> Task to carry out
Go through the following data and transcribe exactly the stretch of lines from the one holding "phylum: Chordata" to the one holding "common name: rodent", both included.
##### Material for this exercise #####
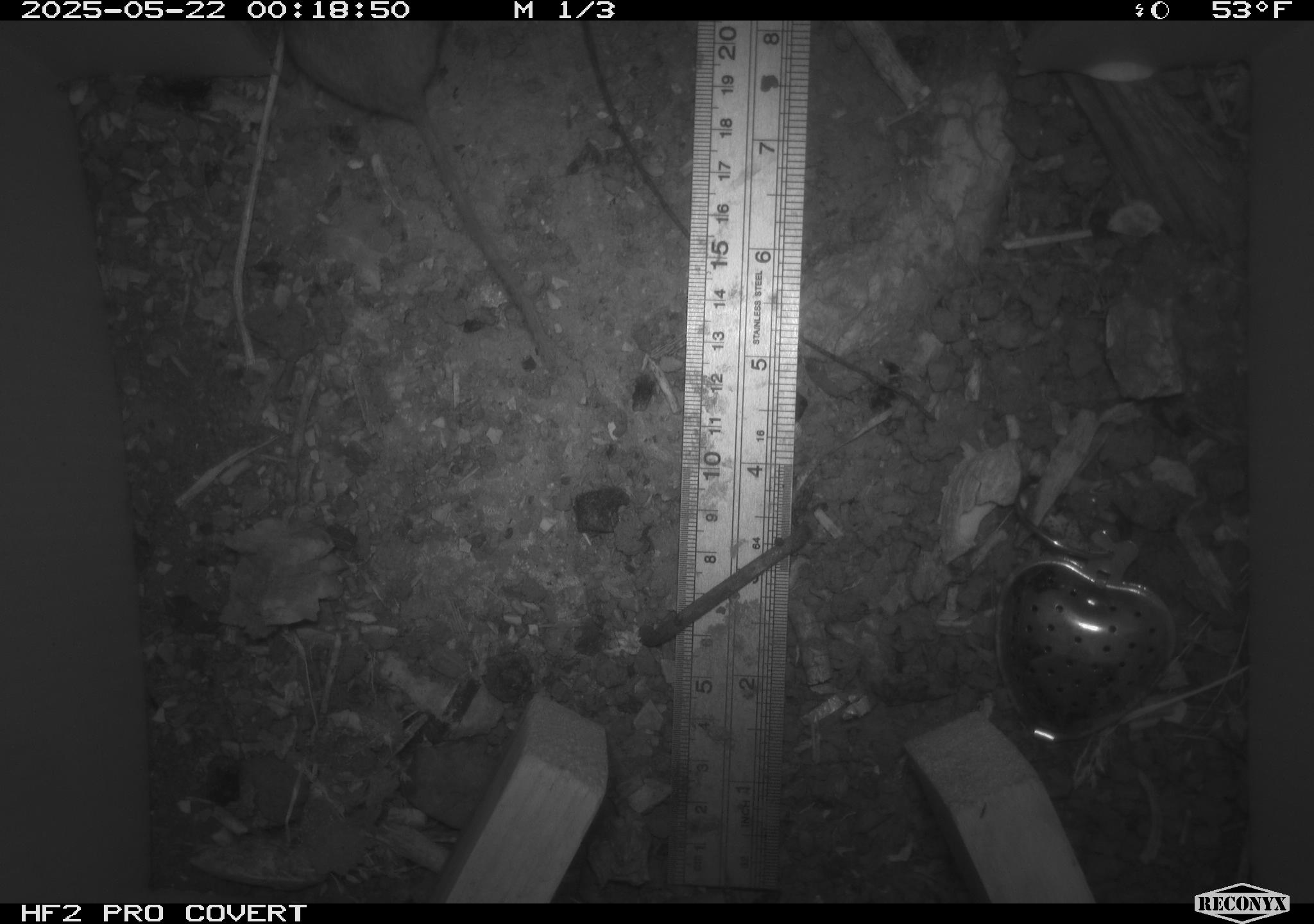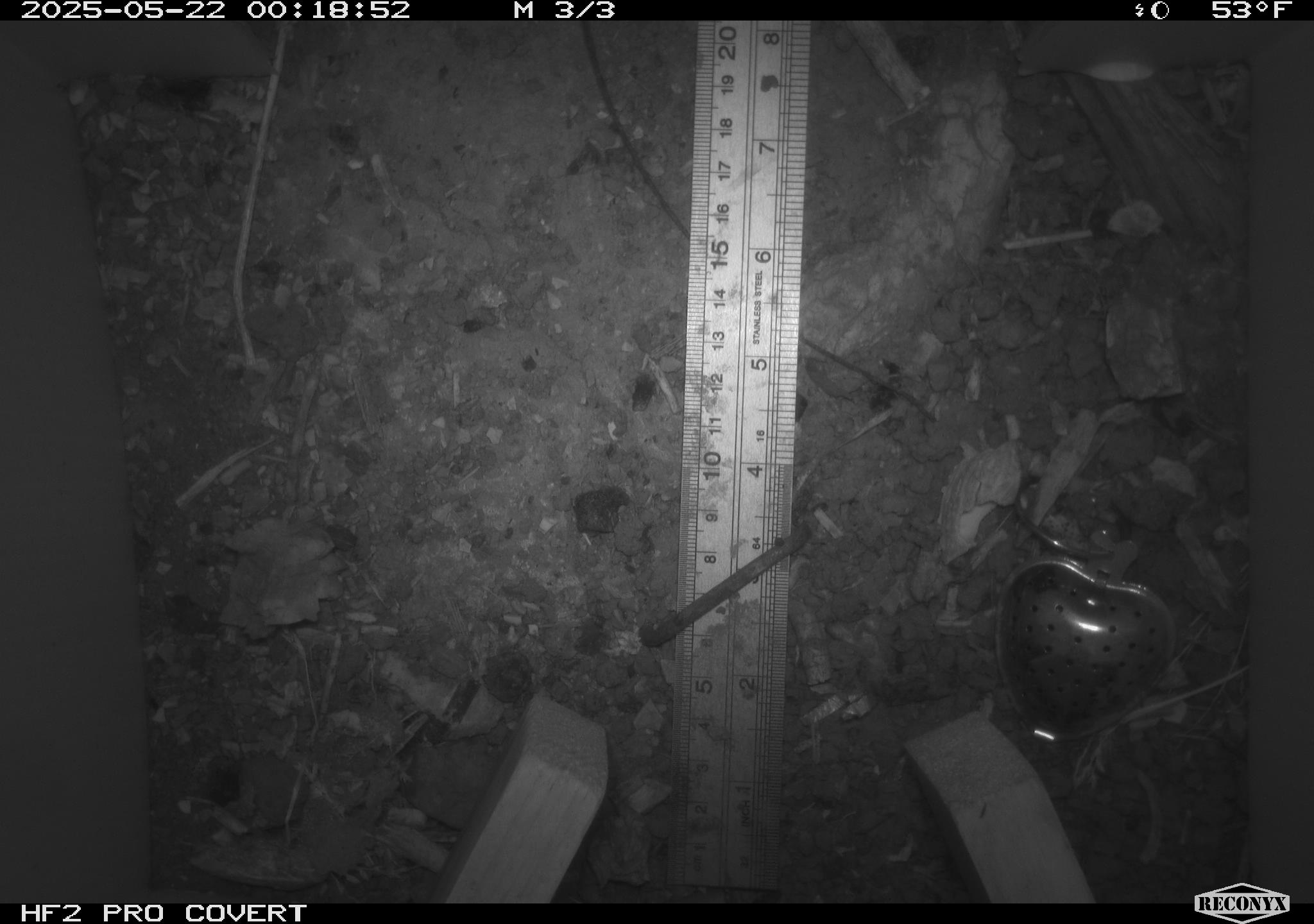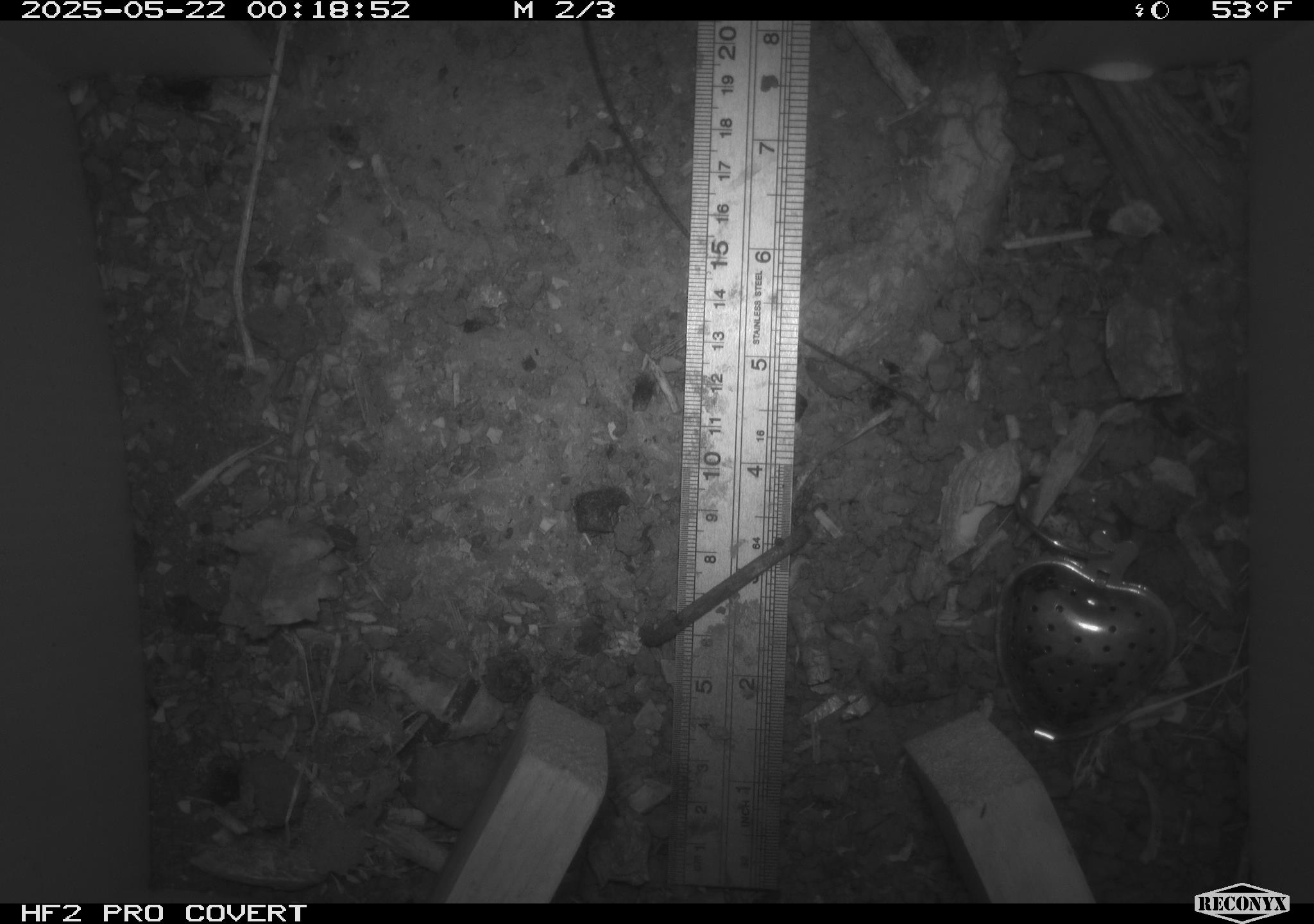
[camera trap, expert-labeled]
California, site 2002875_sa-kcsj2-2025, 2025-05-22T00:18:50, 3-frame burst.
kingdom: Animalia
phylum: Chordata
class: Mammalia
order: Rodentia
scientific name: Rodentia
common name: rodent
#####
##### Material for this exercise #####
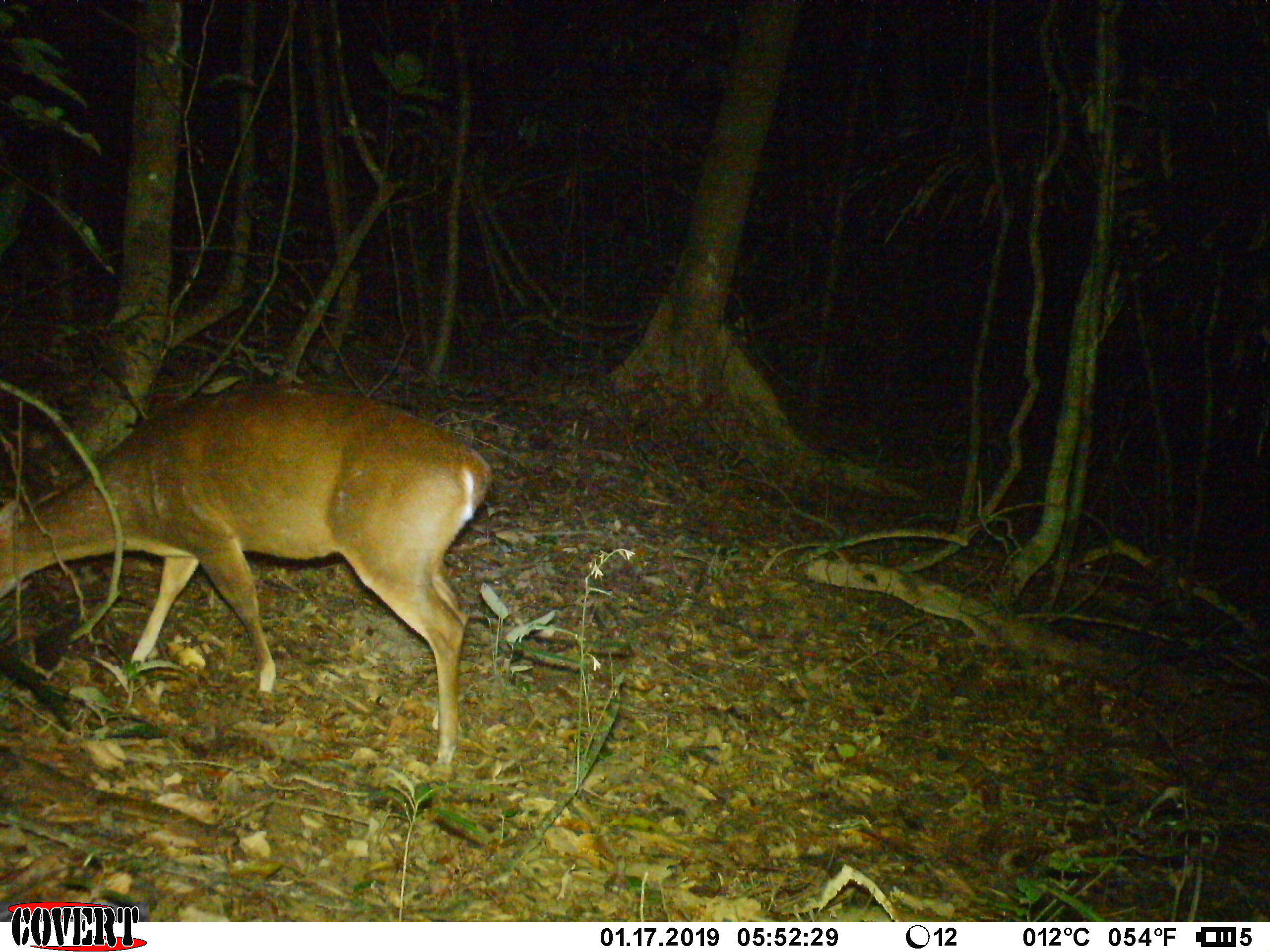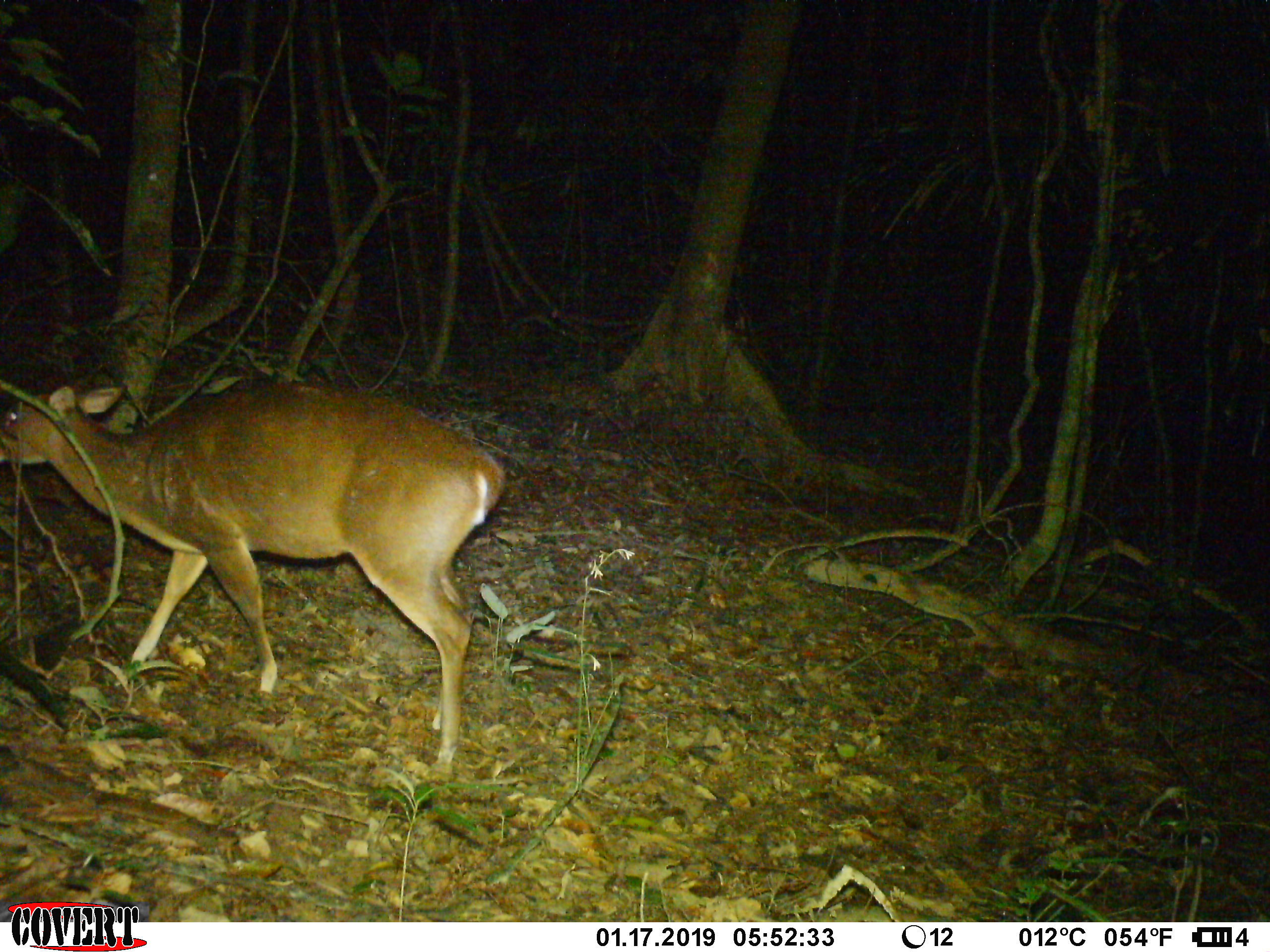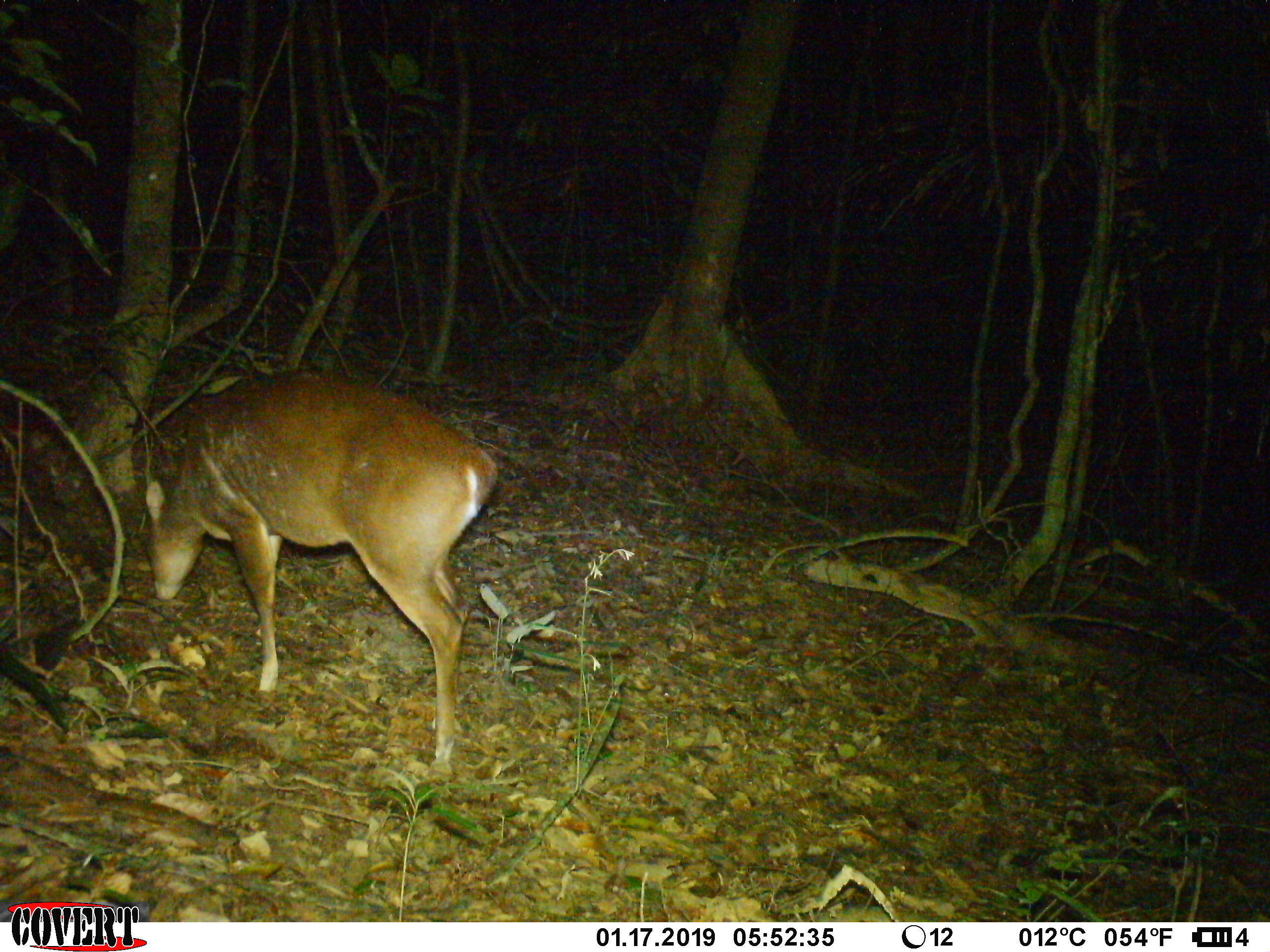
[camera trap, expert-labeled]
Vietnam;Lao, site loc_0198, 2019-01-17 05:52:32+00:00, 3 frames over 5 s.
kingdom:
#####
> Task result
phylum: Chordata
class: Mammalia
order: Rodentia
scientific name: Rodentia
common name: rodent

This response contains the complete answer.